-- Problem to work on --
From the records below, copy out each line that has the word "trap".
#### Exercise materials ####
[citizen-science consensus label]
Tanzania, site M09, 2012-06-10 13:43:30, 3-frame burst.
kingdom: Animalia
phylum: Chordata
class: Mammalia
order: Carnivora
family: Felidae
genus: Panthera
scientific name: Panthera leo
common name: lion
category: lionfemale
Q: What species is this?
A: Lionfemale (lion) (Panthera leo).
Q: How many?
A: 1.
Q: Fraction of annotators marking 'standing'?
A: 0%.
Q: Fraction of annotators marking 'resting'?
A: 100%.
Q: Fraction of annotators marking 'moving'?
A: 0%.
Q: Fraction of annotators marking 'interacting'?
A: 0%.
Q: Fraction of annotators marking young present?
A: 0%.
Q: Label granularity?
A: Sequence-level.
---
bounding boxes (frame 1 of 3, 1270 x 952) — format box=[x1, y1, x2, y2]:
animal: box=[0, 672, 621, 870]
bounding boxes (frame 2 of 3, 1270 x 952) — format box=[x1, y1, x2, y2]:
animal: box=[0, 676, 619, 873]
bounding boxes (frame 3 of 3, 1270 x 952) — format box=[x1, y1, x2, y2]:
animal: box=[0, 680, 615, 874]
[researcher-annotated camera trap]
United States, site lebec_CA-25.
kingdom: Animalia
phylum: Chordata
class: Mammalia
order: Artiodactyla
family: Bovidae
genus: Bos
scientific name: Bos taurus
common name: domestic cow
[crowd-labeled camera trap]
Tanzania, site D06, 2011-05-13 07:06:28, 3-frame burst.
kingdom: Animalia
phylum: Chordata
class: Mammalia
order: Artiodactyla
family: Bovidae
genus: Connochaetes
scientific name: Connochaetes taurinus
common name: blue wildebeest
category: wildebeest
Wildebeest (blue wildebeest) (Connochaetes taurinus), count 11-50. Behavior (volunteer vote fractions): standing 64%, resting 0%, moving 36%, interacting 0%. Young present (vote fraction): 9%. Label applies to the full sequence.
####
-- Your solution --
[researcher-annotated camera trap]
[crowd-labeled camera trap]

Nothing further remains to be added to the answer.